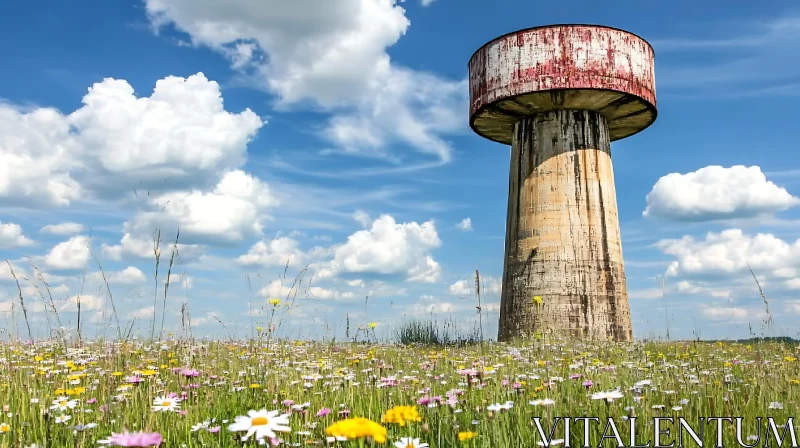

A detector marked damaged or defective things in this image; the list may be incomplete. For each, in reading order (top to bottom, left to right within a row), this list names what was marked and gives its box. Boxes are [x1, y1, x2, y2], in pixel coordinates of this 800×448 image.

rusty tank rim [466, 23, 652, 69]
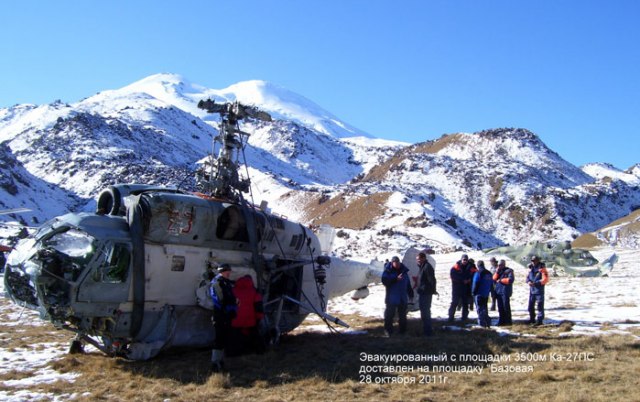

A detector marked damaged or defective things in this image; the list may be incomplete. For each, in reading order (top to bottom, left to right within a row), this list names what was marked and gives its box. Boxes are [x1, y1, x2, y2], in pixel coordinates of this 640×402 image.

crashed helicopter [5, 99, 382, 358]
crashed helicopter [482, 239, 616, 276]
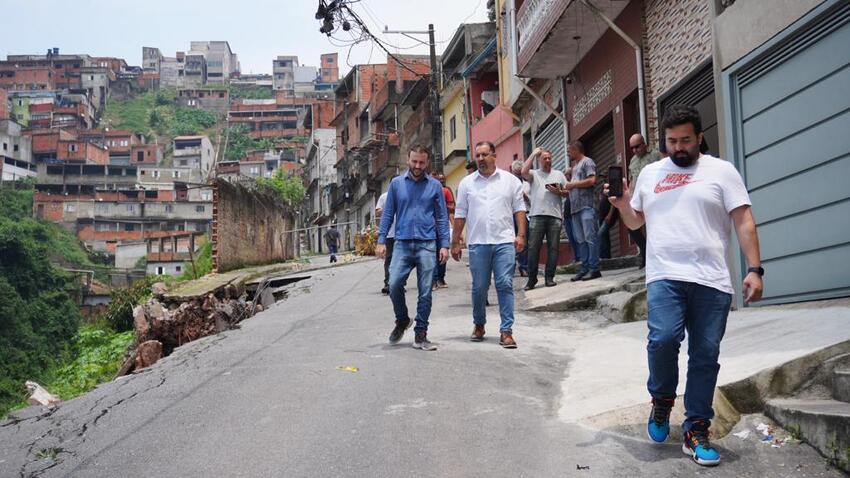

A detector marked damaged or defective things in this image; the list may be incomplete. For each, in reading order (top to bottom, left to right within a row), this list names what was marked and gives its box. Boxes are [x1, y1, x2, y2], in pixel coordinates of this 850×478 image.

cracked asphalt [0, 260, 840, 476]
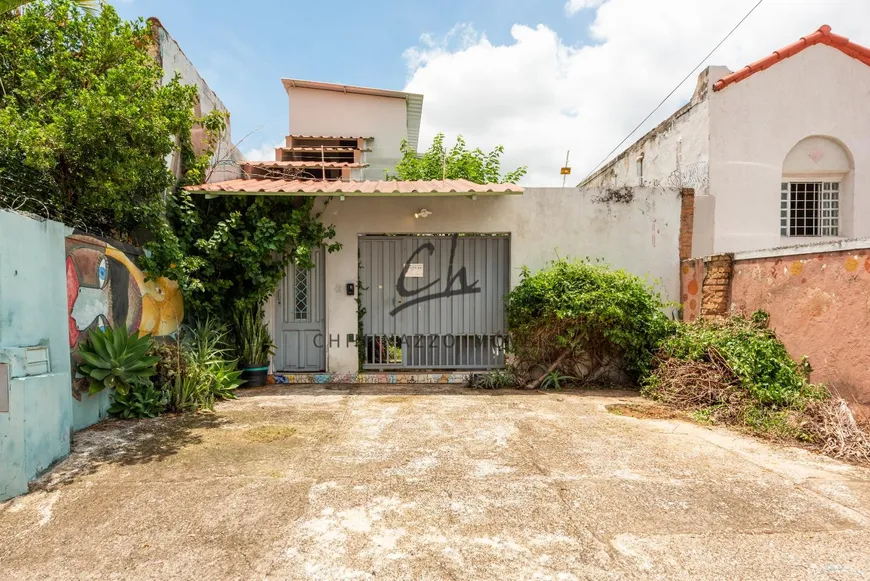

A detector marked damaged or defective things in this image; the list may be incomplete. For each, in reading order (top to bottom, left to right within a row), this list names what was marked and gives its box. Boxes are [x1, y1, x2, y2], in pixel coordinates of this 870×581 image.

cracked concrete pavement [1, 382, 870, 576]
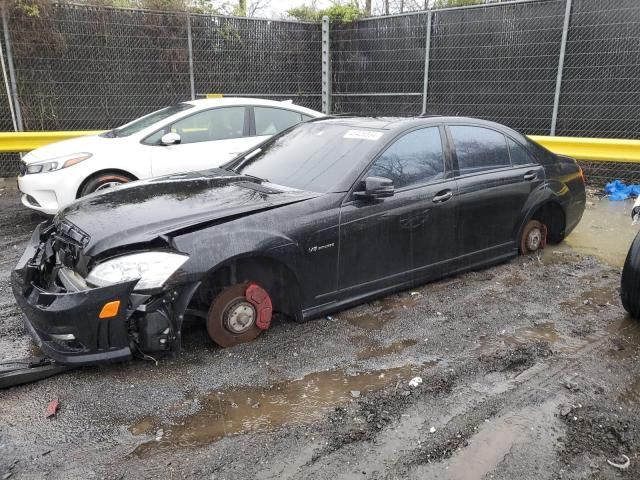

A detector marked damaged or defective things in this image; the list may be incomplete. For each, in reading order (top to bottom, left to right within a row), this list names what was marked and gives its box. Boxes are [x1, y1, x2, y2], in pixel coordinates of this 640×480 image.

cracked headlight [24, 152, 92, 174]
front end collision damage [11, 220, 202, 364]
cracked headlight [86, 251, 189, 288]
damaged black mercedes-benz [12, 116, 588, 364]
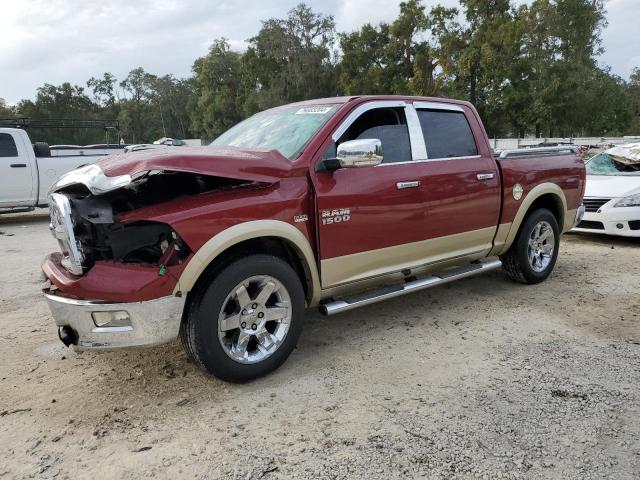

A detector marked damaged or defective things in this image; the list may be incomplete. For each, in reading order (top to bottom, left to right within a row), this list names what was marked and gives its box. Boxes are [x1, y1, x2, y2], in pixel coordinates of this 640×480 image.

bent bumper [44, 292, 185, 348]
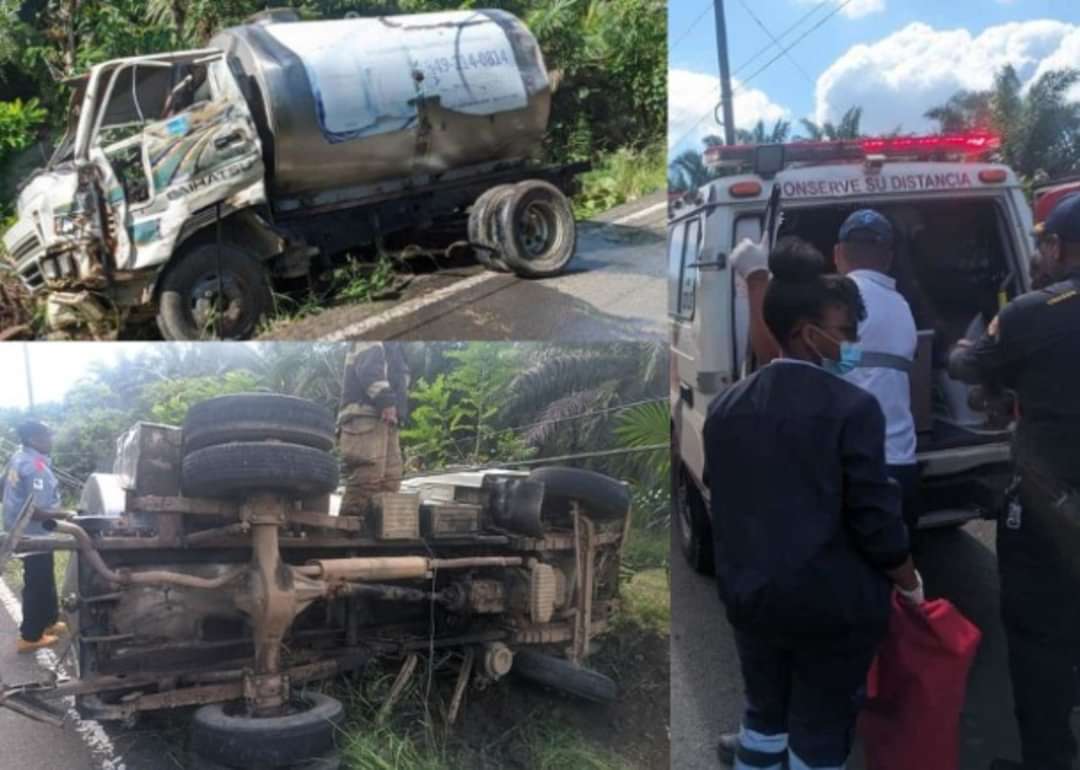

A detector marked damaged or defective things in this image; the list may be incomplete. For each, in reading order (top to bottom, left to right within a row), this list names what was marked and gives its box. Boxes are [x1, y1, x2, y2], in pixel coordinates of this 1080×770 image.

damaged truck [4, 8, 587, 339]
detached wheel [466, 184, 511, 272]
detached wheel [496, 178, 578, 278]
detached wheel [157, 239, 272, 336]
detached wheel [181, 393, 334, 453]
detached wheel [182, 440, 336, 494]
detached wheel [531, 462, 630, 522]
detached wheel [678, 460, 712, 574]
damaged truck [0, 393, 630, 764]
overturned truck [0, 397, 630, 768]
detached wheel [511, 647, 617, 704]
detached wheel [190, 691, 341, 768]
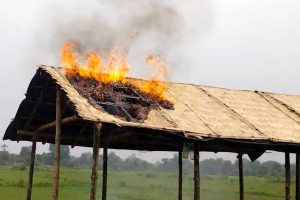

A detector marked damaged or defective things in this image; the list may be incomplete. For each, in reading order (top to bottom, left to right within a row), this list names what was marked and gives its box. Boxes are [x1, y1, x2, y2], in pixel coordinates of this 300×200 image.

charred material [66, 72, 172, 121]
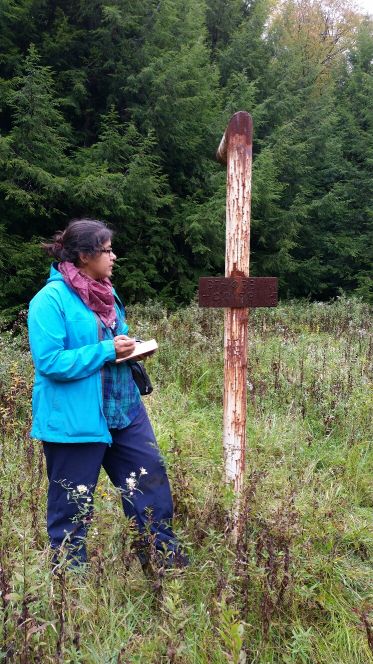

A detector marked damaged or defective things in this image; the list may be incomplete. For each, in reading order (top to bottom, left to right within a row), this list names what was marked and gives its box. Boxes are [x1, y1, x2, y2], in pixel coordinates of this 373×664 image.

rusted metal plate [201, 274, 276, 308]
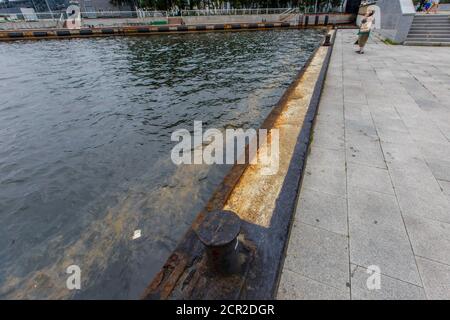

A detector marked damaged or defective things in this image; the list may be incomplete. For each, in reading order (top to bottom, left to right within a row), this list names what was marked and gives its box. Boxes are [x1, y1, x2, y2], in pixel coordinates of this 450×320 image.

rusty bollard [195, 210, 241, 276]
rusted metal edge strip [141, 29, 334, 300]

————————

## Task statement
Would you copy every entry exactly as it stands, leaving out the pictures?

## Response to the exercise
A detector marked damaged or defective things in this image; the list may be incomplete. For each, in reading order (top to bottom, left to right within a row), this list names what was marked and gives its box. Boxes are [x1, y1, x2, y2], in pixel coordinates of this 800×448 image.

rusty tank rim [466, 23, 652, 69]

A detector marked damaged or defective things in this image; the list may be incomplete. For each, in reading order (top to bottom, left to right within a row), this list names what was marked and gives its box. Boxes are [x1, y1, x2, y2], in pixel coordinates of this 640×402 image.

crashed helicopter [5, 99, 382, 358]
crashed helicopter [482, 239, 616, 276]

A detector marked damaged or defective things in this image; the list may be incomplete. For each, in reading order (top to bottom, left to right within a row), this list names what was marked and gives its box. Boxes are [x1, y1, x2, y2], in pixel coordinates of this 850×478 image.

cracked asphalt [0, 260, 840, 476]

A detector marked damaged or defective things in this image; the list may be incomplete. For each, in reading order (top to bottom, left to right within a row), this list names what was marked and gives its box. Boxes are [x1, y1, x2, y2], in pixel coordinates of this 870×581 image.

cracked concrete pavement [1, 382, 870, 576]

A detector marked damaged or defective things in this image; the list may be incomplete. For each, in reading order (top to bottom, left to right within a row), this list names what was marked and gives its box. Boxes are [x1, y1, x2, y2], in pixel coordinates of this 640×480 image.

cracked headlight [24, 152, 92, 174]
front end collision damage [11, 220, 202, 364]
cracked headlight [86, 251, 189, 288]
damaged black mercedes-benz [12, 116, 588, 364]

A detector marked damaged or defective things in this image; the list may be incomplete. For each, in reading order (top to bottom, left to right within a row), this list names what was marked and gives its box. Boxes are [x1, y1, x2, y2], in pixel coordinates of this 640×480 image.

bent bumper [44, 292, 185, 348]

A detector marked damaged or defective things in this image; the list may be incomplete. For each, in reading order (top to bottom, left to right within a row), this list names what was marked and gives its box. Boxes are [x1, y1, x2, y2], in pixel coordinates of this 1080×770 image.

damaged truck [4, 8, 587, 339]
detached wheel [466, 184, 511, 272]
detached wheel [496, 178, 578, 278]
detached wheel [157, 239, 272, 336]
detached wheel [181, 393, 334, 453]
detached wheel [182, 440, 336, 494]
detached wheel [531, 462, 630, 522]
detached wheel [678, 460, 712, 574]
damaged truck [0, 393, 630, 764]
overturned truck [0, 397, 630, 768]
detached wheel [511, 647, 617, 704]
detached wheel [190, 691, 341, 768]

A detector marked damaged or defective things in this image; the list may be incomplete. For each, in reading order (top to bottom, left to right within a row), this list names what was marked and gives its box. Boxes are [x1, y1, x2, y2], in pixel coordinates of this 300×200 image.

charred material [66, 72, 172, 121]

A detector marked damaged or defective things in this image; the list may be incomplete. For each, in reading order (top to bottom, left to right within a row), this list names what was marked and gives its box. Boxes are [x1, y1, x2, y2], in pixel coordinates of this 373×664 image.

rusted metal plate [201, 274, 276, 308]

A detector marked damaged or defective things in this image; the list may be incomplete. For each, in reading order (top to bottom, left to right within a row), this list names what was marked and gives its box. Boxes are [x1, y1, x2, y2], in pixel coordinates of this 450×320 image.

rusty bollard [195, 210, 241, 276]
rusted metal edge strip [141, 29, 334, 300]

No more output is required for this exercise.